34. Violators of laws shall be removed.
35. Movement and settlement rights, voting rights, and prosecution in each nations courts.
36. Criminal jurisdiction
37. Return of criminals between Choctaw/Chickasaw Nations and Confederate State of America.
38. Creation of a Confederate States district court called Tush-ca-hom-ma to carry out the provisions of this treaty.
39. Acts of Congress of the United States will be continued by the Confederate States, provide the common defense and welfare, district court shall have exclusive jurisdiction.
40. Tush-ca-hom-ma district shall have the same admiralty jurisdiction as other district courts of the Confederate States.
41. Trials for offenses in nation will be held in Confederate States district court.
42. Offenses committed before the signing of the treaty will not be prosecuted.

==Signatories==
There were a total of 36 signatories.

Commissioner of the Confederate States: Albert Pike

Commissioners of the Choctaw Nation: R.M. Jones, Sampson Folsom, Forbis Leflore, Geo. W. Harkins, jr., Allen Wright, Alfred Wade, Coleman Cole, James Riley, Rufus Folsom, William B. Pitchlynn, McKee King, William King, John P. Turnbull, William Bryant.

Commissioners of the Chickasaw Nation: Edmund Pickens, Holmes Colbert, James Gamble, Joel Kemp, William Kemp, Winchester Colbert, Henry C. Colbert, James N. McLish, Martin W. Allen, John M. Johnson, Samuel Colbert, A. Alexander, Wilson Frazier, C. Columbus, Ashalatobbe, John E. Anderson.

==Aftermath==
From about 1865 to 1918, Mississippi Choctaws were largely ignored by governmental, health, and educational services and fell into obscurity.
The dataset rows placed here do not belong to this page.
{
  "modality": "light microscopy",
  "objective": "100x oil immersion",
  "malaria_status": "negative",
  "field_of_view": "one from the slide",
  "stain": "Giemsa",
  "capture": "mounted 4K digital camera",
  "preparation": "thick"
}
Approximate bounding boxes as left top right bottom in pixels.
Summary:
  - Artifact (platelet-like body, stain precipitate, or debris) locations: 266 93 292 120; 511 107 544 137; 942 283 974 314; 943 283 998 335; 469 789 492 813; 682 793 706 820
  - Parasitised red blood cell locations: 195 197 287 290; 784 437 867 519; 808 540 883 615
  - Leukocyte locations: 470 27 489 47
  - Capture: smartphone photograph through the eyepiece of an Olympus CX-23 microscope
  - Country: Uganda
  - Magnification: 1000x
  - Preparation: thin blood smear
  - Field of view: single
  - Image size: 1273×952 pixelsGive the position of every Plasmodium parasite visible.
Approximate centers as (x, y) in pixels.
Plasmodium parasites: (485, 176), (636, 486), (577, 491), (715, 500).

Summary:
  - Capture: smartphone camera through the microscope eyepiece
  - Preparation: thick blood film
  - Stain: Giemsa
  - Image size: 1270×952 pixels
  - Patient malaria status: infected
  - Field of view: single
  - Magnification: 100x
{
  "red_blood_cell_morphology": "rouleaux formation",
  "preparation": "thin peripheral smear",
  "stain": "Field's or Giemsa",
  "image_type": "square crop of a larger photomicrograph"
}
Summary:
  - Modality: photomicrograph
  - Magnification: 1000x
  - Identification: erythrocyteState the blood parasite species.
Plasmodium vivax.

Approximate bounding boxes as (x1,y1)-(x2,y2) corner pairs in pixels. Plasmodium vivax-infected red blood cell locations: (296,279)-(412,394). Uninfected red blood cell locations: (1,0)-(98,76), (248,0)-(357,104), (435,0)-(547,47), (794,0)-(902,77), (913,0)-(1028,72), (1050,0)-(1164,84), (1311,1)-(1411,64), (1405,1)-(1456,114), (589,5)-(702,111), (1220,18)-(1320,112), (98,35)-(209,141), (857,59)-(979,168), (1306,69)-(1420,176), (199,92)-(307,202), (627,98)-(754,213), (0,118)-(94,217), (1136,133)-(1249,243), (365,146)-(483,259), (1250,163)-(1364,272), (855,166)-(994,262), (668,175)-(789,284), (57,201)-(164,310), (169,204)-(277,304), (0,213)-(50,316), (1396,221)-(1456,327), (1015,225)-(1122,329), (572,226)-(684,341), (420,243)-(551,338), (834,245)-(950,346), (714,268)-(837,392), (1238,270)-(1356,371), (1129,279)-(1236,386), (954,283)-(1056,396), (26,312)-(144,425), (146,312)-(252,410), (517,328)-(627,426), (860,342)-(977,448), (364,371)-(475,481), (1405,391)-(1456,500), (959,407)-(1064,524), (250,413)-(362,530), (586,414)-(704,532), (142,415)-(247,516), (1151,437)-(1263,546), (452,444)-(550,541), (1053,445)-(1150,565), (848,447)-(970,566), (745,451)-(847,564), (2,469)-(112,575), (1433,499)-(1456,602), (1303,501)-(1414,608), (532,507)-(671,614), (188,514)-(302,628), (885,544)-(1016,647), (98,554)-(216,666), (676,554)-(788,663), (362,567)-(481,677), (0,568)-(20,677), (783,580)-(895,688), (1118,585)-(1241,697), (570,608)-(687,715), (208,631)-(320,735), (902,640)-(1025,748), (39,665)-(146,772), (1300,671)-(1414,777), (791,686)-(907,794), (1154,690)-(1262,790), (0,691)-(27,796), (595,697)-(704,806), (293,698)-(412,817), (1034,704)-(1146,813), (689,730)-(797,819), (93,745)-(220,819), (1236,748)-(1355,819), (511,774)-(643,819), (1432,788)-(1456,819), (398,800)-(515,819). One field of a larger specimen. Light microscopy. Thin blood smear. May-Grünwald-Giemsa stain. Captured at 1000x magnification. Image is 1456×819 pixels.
In the aftermath of the Civil War, their issues were pushed aside in the struggle between defeated Confederates, freedmen, and Union sympathizers.
The Confederacy's loss was also the Choctaw Nation's loss. The Choctaw Nation, in what would be Oklahoma, kept slavery until 1866. After the Civil War, they were required by treaty with the United States to free the slaves within their nation. Former slaves of the Choctaw Nation were called the Choctaw Freedmen. After considerable debate, Choctaw Freedmen were granted Choctaw Nation citizenship in 1885. In post-war treaties, the US government also acquired land in the western part of the territory and access rights for railroads to be built across Indian Territory.